Anyway, I think you're still trying to have it both ways. But I'm going to skip over much of what you've said because I think I can cut the gordian knot with a single challenge to you. Now, let us recall the original question that this thread was designed to seek the answer to:
Is an examinee who knows how a probable lie control question test works, all else being equal, less likely to produce accurate results when tested than an identical examinee who is ignorant of how the test works?
You keep answering "no, no, no" but then go on to say stuff which seems to contradict that denial. But I will give you an excellent chance to demonstrate the truth of what you claim. Responding to this opportunity won't even take much of your time, it will be quite simple.
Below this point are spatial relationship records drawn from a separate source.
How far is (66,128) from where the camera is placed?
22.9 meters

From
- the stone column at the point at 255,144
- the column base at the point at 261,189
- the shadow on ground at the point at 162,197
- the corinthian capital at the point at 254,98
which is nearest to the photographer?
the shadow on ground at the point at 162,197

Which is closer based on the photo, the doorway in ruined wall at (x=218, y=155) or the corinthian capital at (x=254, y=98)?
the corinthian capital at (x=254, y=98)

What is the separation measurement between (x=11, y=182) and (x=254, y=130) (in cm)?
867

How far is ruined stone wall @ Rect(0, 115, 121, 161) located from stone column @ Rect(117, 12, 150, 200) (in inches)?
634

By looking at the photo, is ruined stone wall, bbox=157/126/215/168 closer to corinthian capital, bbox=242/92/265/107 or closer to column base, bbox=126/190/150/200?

All you need to do is this: give us a list of five of your best control questions. If, as you claim, knowing what those questions are doesn't decrease accuracy, I see no reason for you to decline this request. If there is some other reason why you can't share them (they're under copyright, perhaps?) then you are invited to share that reason with us.
As you said previously:
Paradiddle wrote on Sep 24
th, 2007 at 6:43pm:
[It is incorrect that] an individual must lie (or be lying)on control questions in order for the CQT to be successful. Enough with this fable already. A subject need only have a greater orienting response to controls via nebulous doubts, uncertainty or any other striking response.
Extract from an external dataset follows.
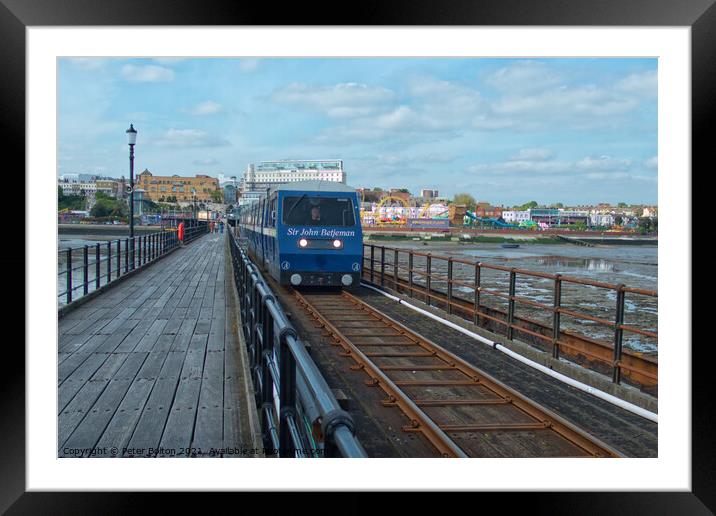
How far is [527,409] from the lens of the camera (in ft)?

It seems to me that if you know you're supposed to lie and that you will indeed be maneuvered until you finally relent and tell a lie, that it would be difficult to form an intent to deceive or to be sufficiently anxious about your answer. Thus it seems important that the subject not know which questions are controls and which questions are relevant in order that his or her physiological reactions be as natural as possible. Also, the length to which polygraphers go in order to trick their subjects about the control questions seems to belie the claim that knowing what they are wouldn't effect the test.
So, Paradiddle, what are some of the cool control questions that you use?
Or will you abandon this farce and simply admit that a subject who knows the control questions is less likely to produce an accurate chart, even without any countermeasures attempts?